Andy Grieshop and Ben Murphy call themselves underdogs.
“A few years ago when we presented our research… people would just stare at us blankly,” Andy recalled.
But now, several years and publications later, the skeptical tone has changed. During a presentation at the 2010 AAAR conference in San Diego, audience members seemed encouraged by what they saw.
Andy and Ben are two members of a group of Carnegie Mellon scientists who have spent years trying to fill a big blind spot in atmospheric modeling.
Historically, most models of atmospheric air pollution significantly underestimated the amount of a specific kind of particle, called secondary organic aerosol (SOA).
“What we actually observe in the atmosphere is a factor of 3 – 100 times more than the SOA traditional models predict,” Grieshop explained.
This means that the information used by scientists and policymakers to make important pollution control decisions is not representing everything that people breathe.
According to Grieshop and Murphy, the traditional models overlook some key reactions and processes that take place as particles age and transform in the atmosphere. Most people do not breathe particles emitted directly from a tail pipe, they explained. People breathe in particles that have spent time in the air, moving and reacting with other chemicals.
“When particles dilute, evaporate and then condense back to particles, a lot about them changes,” Murphy said.
Some of these changes could be important to human health.

▶ _DATA PROVIDED_:
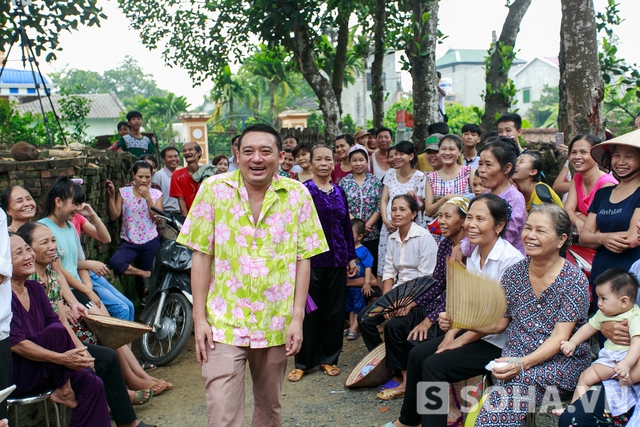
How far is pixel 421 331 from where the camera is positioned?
4500 mm

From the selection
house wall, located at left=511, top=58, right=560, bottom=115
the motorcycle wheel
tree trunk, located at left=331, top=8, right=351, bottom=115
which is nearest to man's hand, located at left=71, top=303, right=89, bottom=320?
the motorcycle wheel

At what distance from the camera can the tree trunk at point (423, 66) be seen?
9.04m

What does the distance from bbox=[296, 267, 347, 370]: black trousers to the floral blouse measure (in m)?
1.10

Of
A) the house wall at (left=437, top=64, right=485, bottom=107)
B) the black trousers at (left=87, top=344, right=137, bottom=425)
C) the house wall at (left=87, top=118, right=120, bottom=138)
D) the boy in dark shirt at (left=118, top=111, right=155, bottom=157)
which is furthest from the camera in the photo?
the house wall at (left=437, top=64, right=485, bottom=107)

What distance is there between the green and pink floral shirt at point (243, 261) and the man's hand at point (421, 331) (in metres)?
1.52

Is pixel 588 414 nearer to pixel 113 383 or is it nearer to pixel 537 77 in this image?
pixel 113 383

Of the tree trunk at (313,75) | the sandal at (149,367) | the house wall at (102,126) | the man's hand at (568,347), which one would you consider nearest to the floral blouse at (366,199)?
the sandal at (149,367)

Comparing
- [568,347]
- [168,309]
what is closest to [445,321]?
[568,347]

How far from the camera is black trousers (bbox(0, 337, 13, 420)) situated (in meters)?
3.27

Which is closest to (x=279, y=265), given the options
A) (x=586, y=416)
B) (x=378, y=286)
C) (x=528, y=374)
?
(x=528, y=374)

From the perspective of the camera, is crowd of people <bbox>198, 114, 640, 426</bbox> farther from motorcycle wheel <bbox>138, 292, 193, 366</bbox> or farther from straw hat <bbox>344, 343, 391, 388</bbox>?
motorcycle wheel <bbox>138, 292, 193, 366</bbox>

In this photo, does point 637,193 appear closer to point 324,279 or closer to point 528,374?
point 528,374

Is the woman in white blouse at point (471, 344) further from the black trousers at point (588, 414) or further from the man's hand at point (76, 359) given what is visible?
the man's hand at point (76, 359)

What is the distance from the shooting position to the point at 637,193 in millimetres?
4004
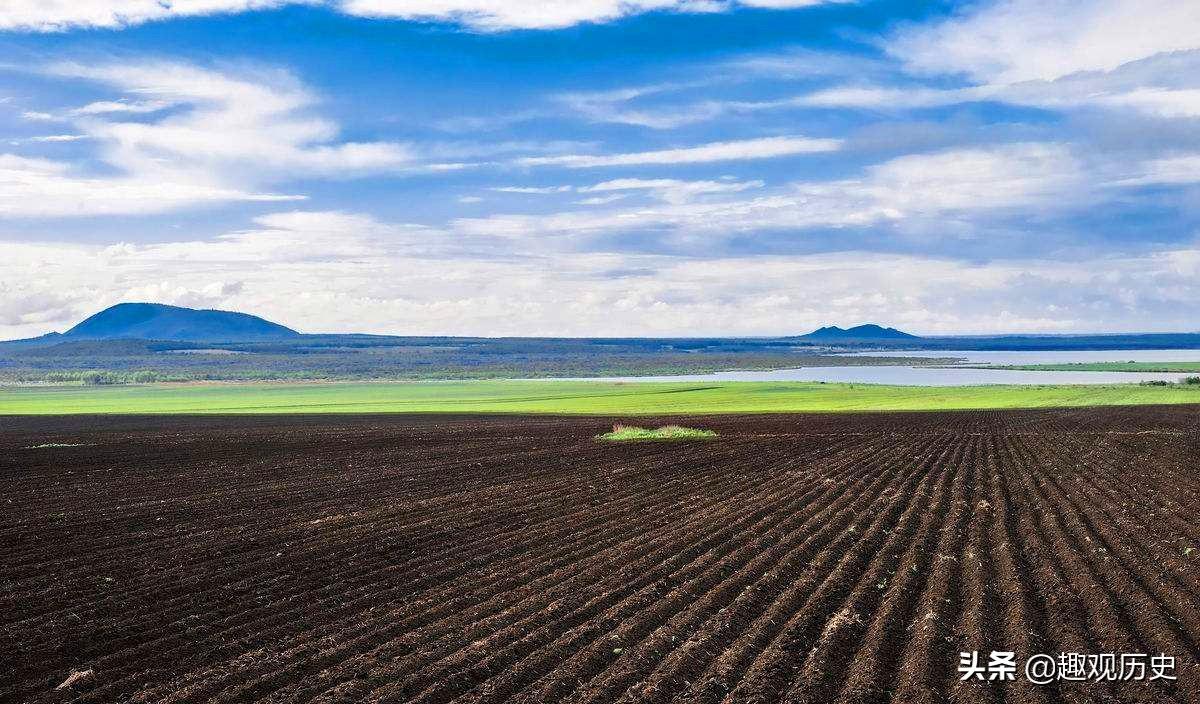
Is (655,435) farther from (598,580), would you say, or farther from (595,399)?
(595,399)

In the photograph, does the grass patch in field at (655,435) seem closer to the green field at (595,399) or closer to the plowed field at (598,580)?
→ the plowed field at (598,580)

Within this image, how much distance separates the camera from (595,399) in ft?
298

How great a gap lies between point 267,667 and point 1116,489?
19.1 m

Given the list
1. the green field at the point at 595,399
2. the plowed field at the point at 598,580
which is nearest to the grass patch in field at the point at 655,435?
the plowed field at the point at 598,580

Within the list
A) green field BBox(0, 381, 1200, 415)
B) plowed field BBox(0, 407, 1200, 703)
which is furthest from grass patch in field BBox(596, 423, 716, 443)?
green field BBox(0, 381, 1200, 415)

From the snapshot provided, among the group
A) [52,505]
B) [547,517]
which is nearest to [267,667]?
[547,517]

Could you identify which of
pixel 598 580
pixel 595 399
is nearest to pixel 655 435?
pixel 598 580

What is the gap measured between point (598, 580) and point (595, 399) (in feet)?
254

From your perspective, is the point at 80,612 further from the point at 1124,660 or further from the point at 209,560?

▶ _PROBLEM SET_:
1. In the article on atmospheric aerosol modeling, how much more secondary organic aerosol is observed in the atmosphere than traditional models predict?
2. Write the next part of the article on atmospheric aerosol modeling, picking up after its last sentence.

▶ _ACTIVITY ANSWERS_:
1. A factor of 3 to 100 times more.

2.
“Health researchers need accurate models to understand what people are actually exposed to,” Murphy said.
If SOA, as some preliminary studies suggest, is more toxic to people, the new models could be critical for protection of public health.
The new model incorporates atmospheric processes that contribute to SOA formation and does a much better job of predicting what people breathe.
“It’s pretty close to right-on,” Grieshop said, “in terms of matching what we observe in the atmosphere.”
Though more research needs to be done to “drill deeper” into atmospheric processes that may change particles, both scientists agree that this finding could have a big impact.
Their research is already being incorporated into state and local air quality models that are used to manage and control pollution.
“You never really expect that your specific research in atmospheric chemistry may be important for national policy so early on in your career,” Grieshop said excitedly.
“This has been a really great opportunity for us to make a difference.”